As an optional part of COSMOS, at the start of the study we requested blood and urine samples from a subset of willing participants. These samples allow us to study whether baseline blood levels of flavanols, other pertinent nutritional biomarkers (chemicals), and vascular/metabolic biomarkers are related to (a) an individual’s risk for developing a particular disease and (b) the effects of cocoa extract or multivitamin supplements on pathways relevant to major health conditions. Interested study participants received blood and urine kits, including collection instructions, in the postal mail. Some participants were able to have their blood drawn by their local healthcare providers, whereas others required assistance in locating someone to draw their blood.

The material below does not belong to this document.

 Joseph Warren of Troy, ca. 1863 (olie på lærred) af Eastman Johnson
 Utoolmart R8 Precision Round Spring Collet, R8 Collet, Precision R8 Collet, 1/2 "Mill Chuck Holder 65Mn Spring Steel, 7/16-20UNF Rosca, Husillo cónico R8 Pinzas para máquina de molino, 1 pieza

Do participants receive a copy of the blood test results? If not, why?
Unfortunately, the results of blood tests are not released to study participants. There are four reasons for this policy. First, blood samples are not analyzed until the end of the study, so the results would not be an accurate measure of a participant’s biomarker levels at the time they are received. Second, some lab tests are done on only a sample of participants (not on everyone). Third, the labs used to analyze the blood samples are certified as research labs rather than clinical labs—this means that they apply different standards for analysis and their results cannot be directly compared with results from clinical labs. Fourth, informing participants of blood test results during the trial could bias the study’s findings if a large percentage of participants started taking either of the COSMOS interventions on their own during the trial to achieve a blood level they thought was best (COSMOS was designed to test this very question—i.e., does initial nutritional status impact health benefits for the cocoa extract and/or multivitamin interventions?).
If participants move their residence, how can they be sure that they will continue to receive mailings in a timely fashion?

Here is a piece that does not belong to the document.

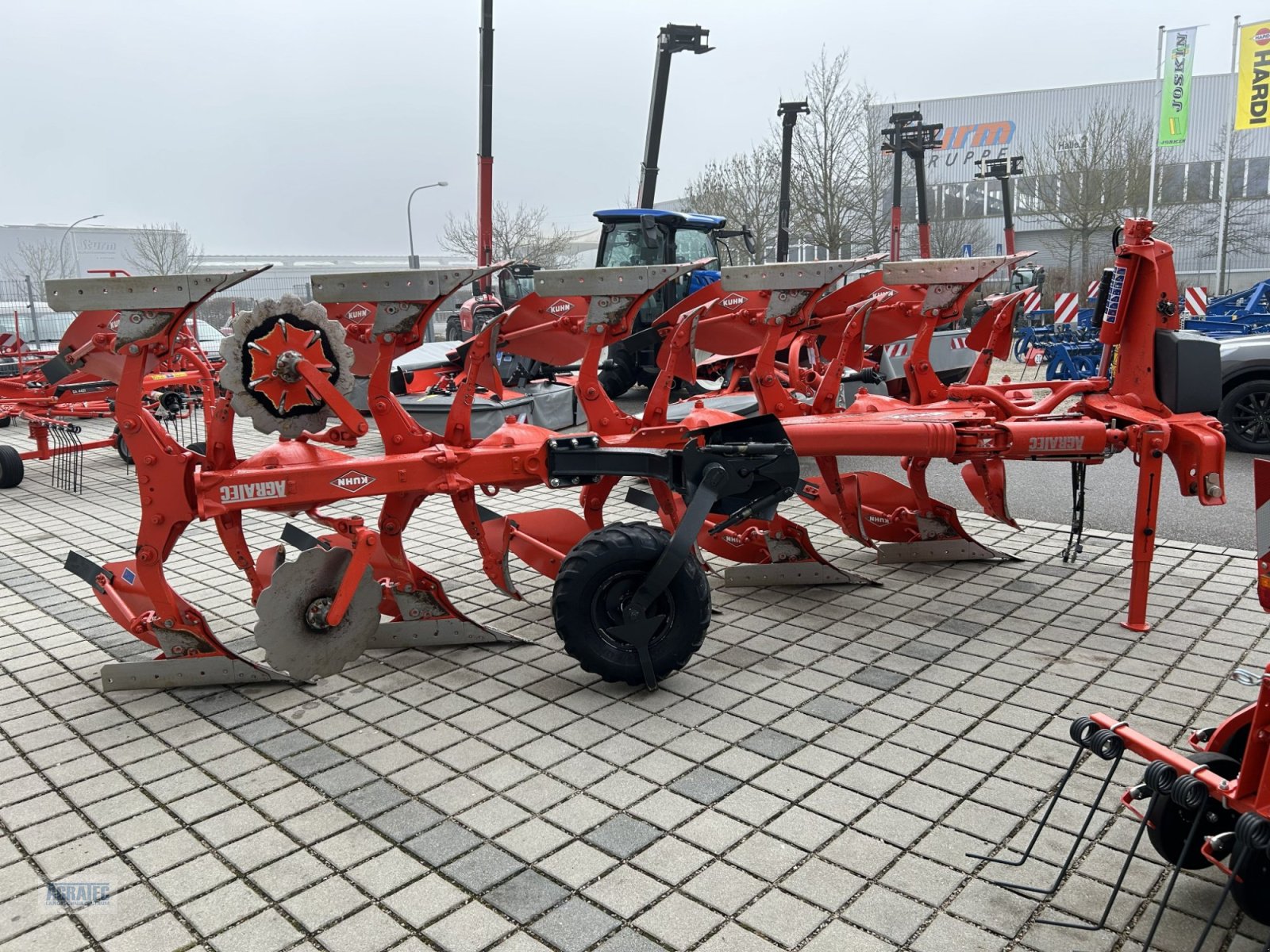 Pflug a típus Kuhn Vari-Master L5, Gebrauchtmaschine ekkor: Salching bei Straubing (Kép 5)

To ensure that study mailings continue without delay, participants should notify us of changes in their mailing address, phone number, and email as soon as possible (1-800-633-6913 or COSMOStrial@partners.org), and inform us of the start date for the changes.
Why is date of birth on almost every questionnaire?

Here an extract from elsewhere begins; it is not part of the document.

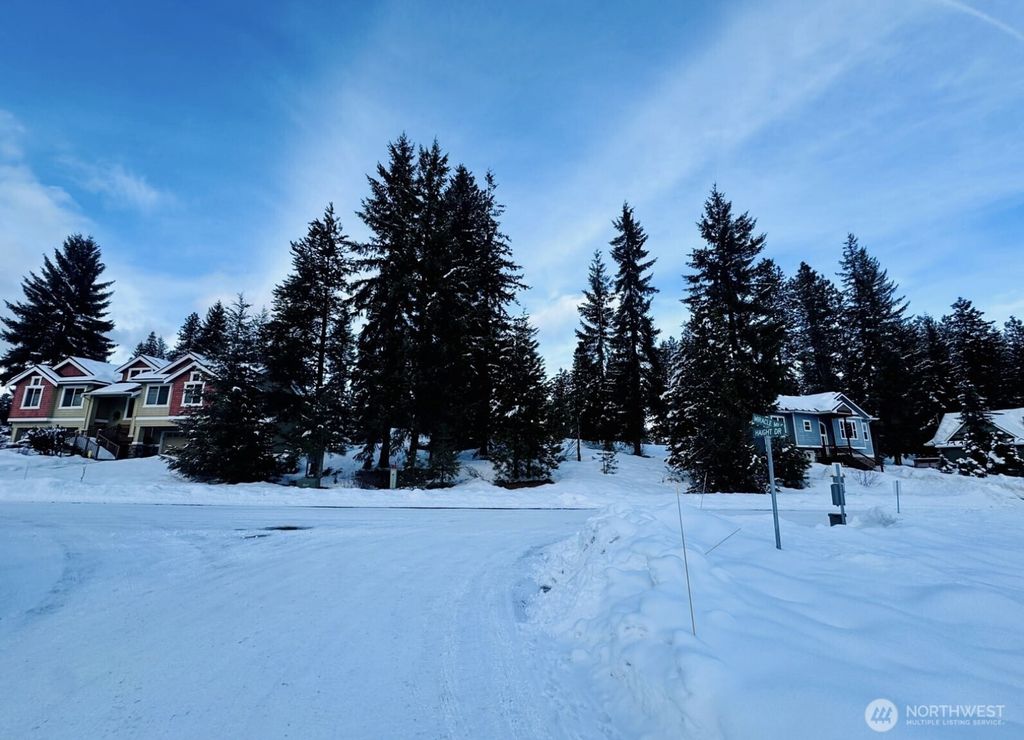 Photo of 20637 Miracle Mile Lk, Leavenworth, WA 98826 (MLS # 2465865)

In a study as large as COSMOS, there are often one or more participants with the same name. In addition to name and study ID number, dates of birth serve as unique identifiers.
Why do you ask for the name and number of a contact person?
In a long-term study such as COSMOS, we occasionally lose touch with study participants when they move or have other changes in their status. We may write or call a contact person to ask for the participant’s current address or phone number only if we cannot reach him or her after multiple attempts.
Do participants learn what study pills they received during the trial?
Yes, after pill taking ended, we informed participants through postal mail about which study agents they were assigned to take during the trial. Participants may contact us at 1-800-633-6913 if they did not receive the letter with their study pill group assignment or if they have questions.
I am aware that all dietary supplements, including cocoa extract and multivitamins, have possible benefits and possible risks. Were the COSMOS data monitored to be sure that participants were not experiencing undue risks from participating in the study?
Cocoa extract and multivitamins, in the amounts that COSMOS tested, are among the safest of dietary supplements. Participant safety has always been a high priority for the COSMOS investigators. Indeed, in clinical trials, keeping a close eye on all health outcome data to check for safety concerns is required by the National Institutes of Health. All health outcome data collected in COSMOS were carefully reviewed each year by a panel of outside medical and statistical experts who were not affiliated with the study. This panel is called the Data and Safety Monitoring Board. If an unacceptably high risk or strong benefit for the cocoa extract supplement or the multivitamin had been found, that part of the trial would have been stopped and participants would have been notified.